An International View of the Florida Housing Market
The slumping Florida housing market is hammering the Sunshine State, and it’s also making international news. Below is a report on the market from Britain’s Times Online.
Until the Florida real estate slump hit two years ago, the worst thing that Sunshine State residents feared was the hurricane season.
Now, they are in the middle of a different type of storm.
In some areas of Florida, real estate prices have fallen by as much as 40 percent since the height of the property boom in 2005.
While the British Consulate in Miami is unsure how many British expats live in Florida, they believe that there are at least 100,000 of them with valid visas residing in the state.
Not all of them can ride out this financial turbulence.
Kay Patel, a single mother with three children, moved to Celebration, the Disney town in Florida, two years ago and set up a laundry business.
With soaring Florida mortgage, insurance costs and property taxes, as well as the slide in real estate prices, Patel told The Times she was going to have to put her house on the market soon.
She is planning to advertise her four-bedroom, three-bath home with a pool at about $535,000 (£264,000), but is concerned that should she fail to get less than $485,000 for it, she will fall into negative equity.
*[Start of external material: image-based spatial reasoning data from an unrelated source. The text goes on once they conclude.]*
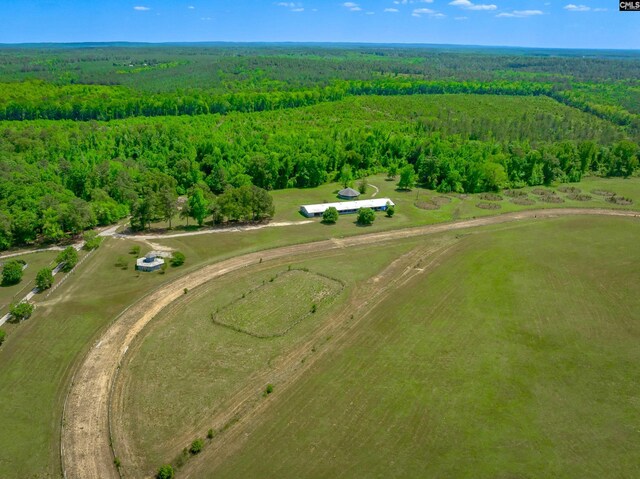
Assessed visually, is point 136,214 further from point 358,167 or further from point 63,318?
point 358,167

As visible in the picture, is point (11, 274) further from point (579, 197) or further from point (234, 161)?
point (579, 197)

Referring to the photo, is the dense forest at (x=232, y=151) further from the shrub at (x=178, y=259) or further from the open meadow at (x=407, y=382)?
the open meadow at (x=407, y=382)

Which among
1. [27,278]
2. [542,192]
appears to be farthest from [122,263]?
[542,192]

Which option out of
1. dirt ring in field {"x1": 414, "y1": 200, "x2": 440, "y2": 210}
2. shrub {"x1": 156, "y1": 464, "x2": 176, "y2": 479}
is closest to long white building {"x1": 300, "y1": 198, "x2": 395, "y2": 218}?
dirt ring in field {"x1": 414, "y1": 200, "x2": 440, "y2": 210}

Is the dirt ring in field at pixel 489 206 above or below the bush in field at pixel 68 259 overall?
below

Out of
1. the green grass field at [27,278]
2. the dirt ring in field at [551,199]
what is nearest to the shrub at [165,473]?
the green grass field at [27,278]

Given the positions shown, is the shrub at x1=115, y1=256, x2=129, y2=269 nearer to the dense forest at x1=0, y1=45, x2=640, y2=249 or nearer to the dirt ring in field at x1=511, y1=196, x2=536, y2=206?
the dense forest at x1=0, y1=45, x2=640, y2=249
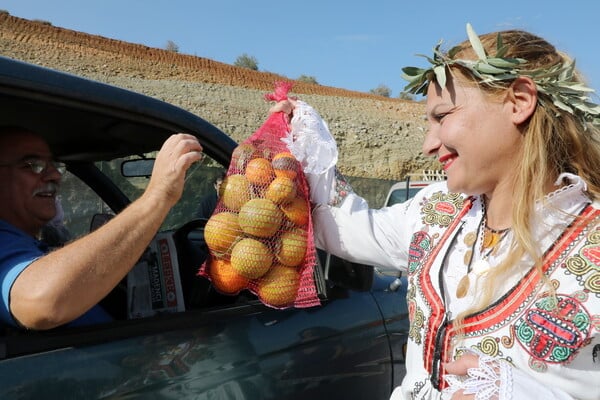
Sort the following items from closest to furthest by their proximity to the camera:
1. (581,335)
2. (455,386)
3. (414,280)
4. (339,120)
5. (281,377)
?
(581,335)
(455,386)
(414,280)
(281,377)
(339,120)

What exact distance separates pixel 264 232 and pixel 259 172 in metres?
0.22

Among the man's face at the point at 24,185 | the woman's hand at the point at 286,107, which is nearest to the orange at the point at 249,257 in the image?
the woman's hand at the point at 286,107

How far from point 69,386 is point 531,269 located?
1.27 metres

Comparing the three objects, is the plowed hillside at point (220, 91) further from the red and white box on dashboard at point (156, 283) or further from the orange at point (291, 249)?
the orange at point (291, 249)

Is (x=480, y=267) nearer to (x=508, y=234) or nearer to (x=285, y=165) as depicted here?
(x=508, y=234)

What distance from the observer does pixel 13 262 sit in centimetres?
158

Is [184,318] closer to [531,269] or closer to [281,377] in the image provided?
[281,377]

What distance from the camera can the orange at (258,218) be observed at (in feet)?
5.85

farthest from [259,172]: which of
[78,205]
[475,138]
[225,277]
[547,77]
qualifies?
[78,205]

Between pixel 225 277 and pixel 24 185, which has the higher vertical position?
pixel 24 185

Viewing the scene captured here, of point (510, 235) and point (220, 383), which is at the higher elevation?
point (510, 235)

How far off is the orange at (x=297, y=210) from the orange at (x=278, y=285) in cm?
17

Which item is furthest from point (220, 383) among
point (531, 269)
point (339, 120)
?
point (339, 120)

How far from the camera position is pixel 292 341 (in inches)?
79.2
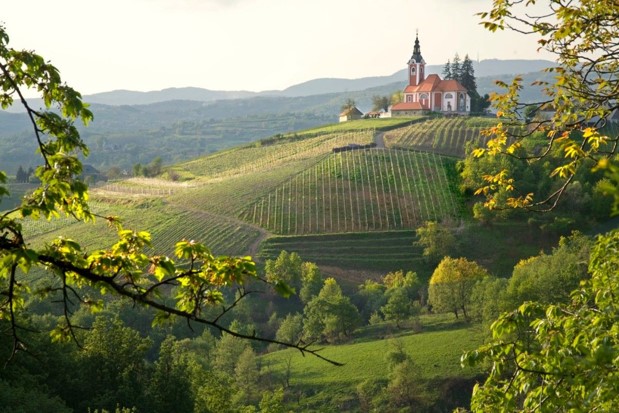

“We hear that Florida is heading for a two-year recession, and there is no way I can sit that out,” Patel said.
Florida’s slowdown is so severe because its boom was so excessive - house price inflation in some areas was running at up to 20 percent a year between 2001 and 2005.
As prices soared, house building boomed.
Alicia Cervera, an Florida real estate broker at Related Cervera Realty Service, said Florida was experiencing “construction on steroids.”
Craig Studnicky, of International Sales Group in Florida, another broker, said: “We are having to cope with five or six years of oversupply. Right now, the market is a Mexican stand-off. There are buyers out there, but no one wants to drop their prices. The market is at a standstill.”
In some of the more depressed areas of the South Florida housing market, property was selling in 2005 for about $250 per square foot.
That has fallen to between $150-200.